- TASK TO COMPLETE -
In the data below, one line contains "4. Put another" and a later one contains "6. Smooth the duvet cover and finished.". Print both, with every line between them, exactly and alone.

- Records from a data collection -
════════════════════

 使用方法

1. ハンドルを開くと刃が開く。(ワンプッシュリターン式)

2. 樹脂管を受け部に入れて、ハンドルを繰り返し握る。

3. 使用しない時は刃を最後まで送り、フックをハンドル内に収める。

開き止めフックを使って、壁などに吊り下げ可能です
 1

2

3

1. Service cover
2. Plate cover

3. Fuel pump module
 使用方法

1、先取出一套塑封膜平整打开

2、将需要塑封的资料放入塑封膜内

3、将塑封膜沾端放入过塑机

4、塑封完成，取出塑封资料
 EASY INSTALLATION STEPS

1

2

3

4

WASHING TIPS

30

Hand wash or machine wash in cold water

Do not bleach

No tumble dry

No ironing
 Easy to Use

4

════════════════════

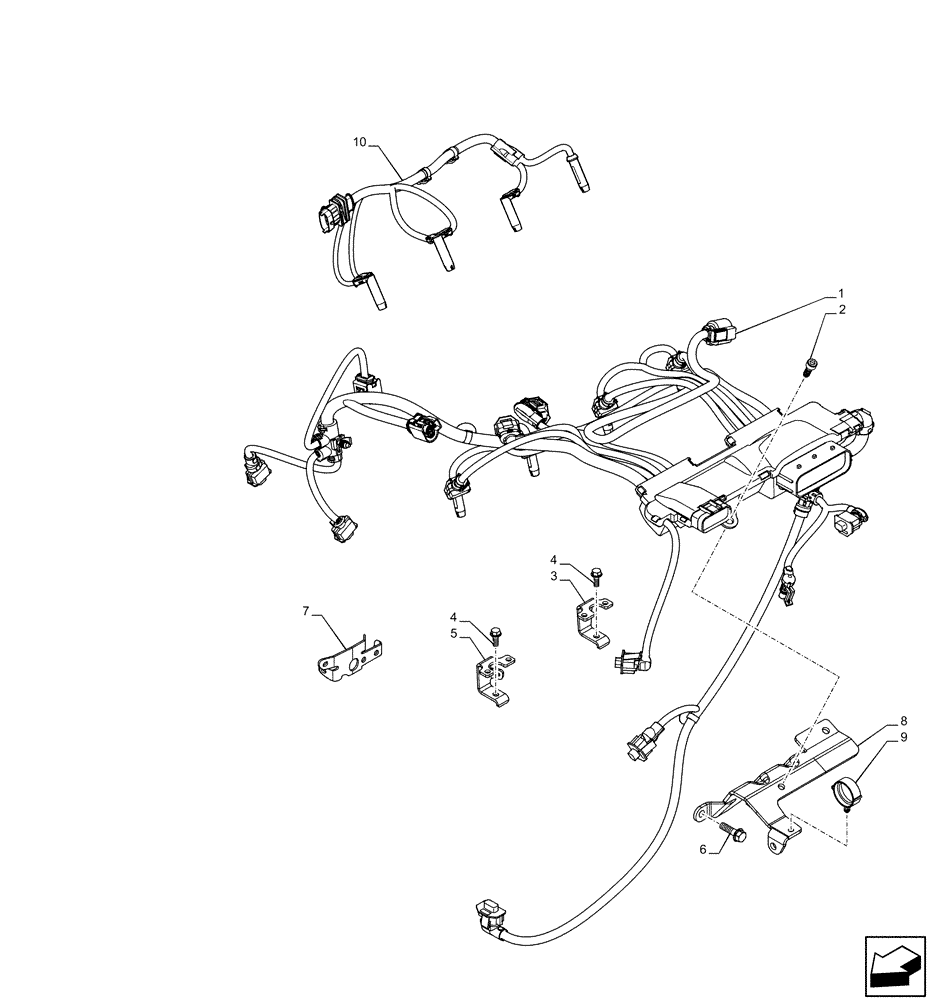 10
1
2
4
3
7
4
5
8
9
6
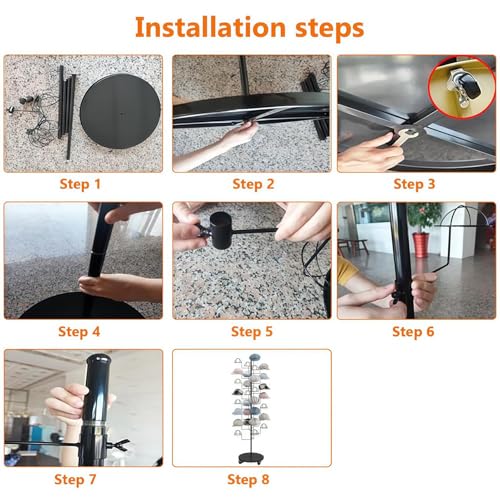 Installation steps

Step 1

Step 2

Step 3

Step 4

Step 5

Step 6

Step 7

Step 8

════════════════════

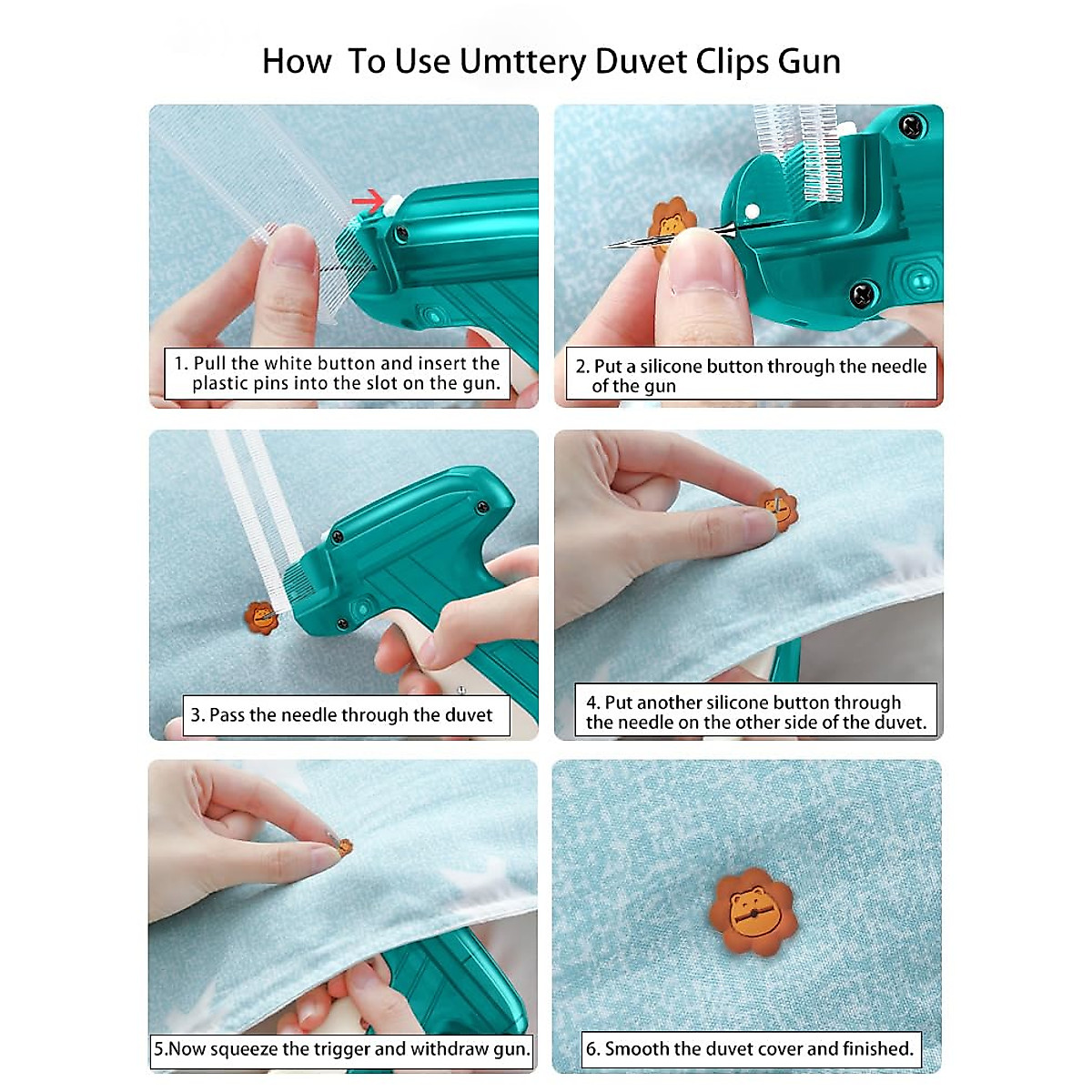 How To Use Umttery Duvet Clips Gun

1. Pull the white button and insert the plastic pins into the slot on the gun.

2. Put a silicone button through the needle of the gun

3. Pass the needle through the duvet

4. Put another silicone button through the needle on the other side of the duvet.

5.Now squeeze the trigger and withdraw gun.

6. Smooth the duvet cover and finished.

════════════════════

- RESULT -
4. Put another silicone button through the needle on the other side of the duvet.

5.Now squeeze the trigger and withdraw gun.

6. Smooth the duvet cover and finished.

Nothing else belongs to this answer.